As mentioned in a previous section, we also need to handle the reverse complement. How do we do this in an efficient way? We can insert the reverse complement from the left side instead of the right, ensuring the correct order. To insert from the left side, we first need to shift the two least significant bits, our nucleotide, to the upper most significant bits of our kmer. Then, we shift our storage to the right by 2 and finally apply BitOR to insert.
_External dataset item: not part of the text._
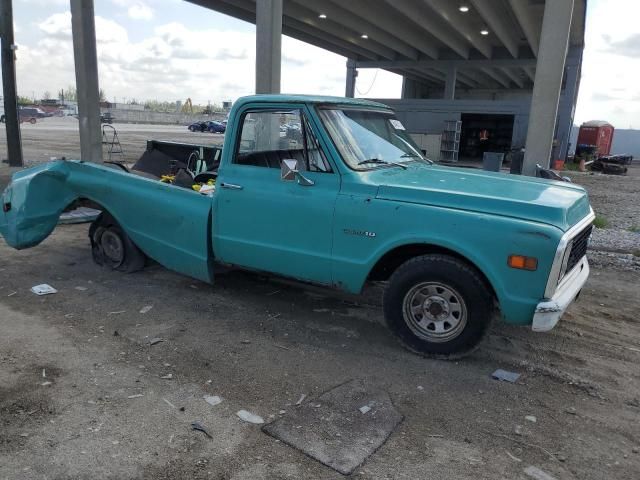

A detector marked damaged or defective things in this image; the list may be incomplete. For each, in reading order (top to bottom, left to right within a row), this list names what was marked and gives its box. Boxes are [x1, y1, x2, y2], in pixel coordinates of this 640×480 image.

damaged front fender [0, 162, 76, 251]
The following pseudo-code shows how to insert a nucleotide A whilst using k=4.

// Define variables.
k = 4
nt      =   0b0000000000 # A
nt_rev  =   0b0000000011 # T (reverse complement)
storage =   0b0000000000

// Shift reverse nucleotide to the upper two bits of the kmer size.
0b0000000011 << (k-1) * 2 = 0b0011000000

// Shift storage to the right to make room (empty at the moment).
0b0000000000 >> 2 = 0b0000000000

// Insert.
0b0000000000 | 0b0011000000 = 0b0011000000

The following code is an example of inserting the reverse complement of AGT into a u32. We'll make it easy for us and use a k=3 to exactly fit the entire reverse complement into the kmer.

fn main() {
    let mut storage: u32 = 0b0;

    // Use kmer size 3 to exactly fit our three nucleotides
    // In the least significant bits.
    let k: u32 = 3;

    let forward = b"AGT";

    let shift: u32 = (k - 1) * 2;

    forward.iter().for_each(|nt| {
        let nt_encoded = match nt {
            b'A' => 0 as u32,
            b'C' => 1 as u32,
            b'G' => 2 as u32,
            b'T' => 3 as u32,
            _ => panic!(""),
        };
        // Use 3 - nt_encoded to get the reverse base.
        storage = storage >> 2 | (3 - nt_encoded) << shift;
    });

    // Print the full u32-bit.
    println!("{:032b}", &storage);
}

Run the code and inspect the result. Our output is:

00 [...] 00 01 11
         A  C  T

Which is the reverse complement of AGT, inserted in the correct order.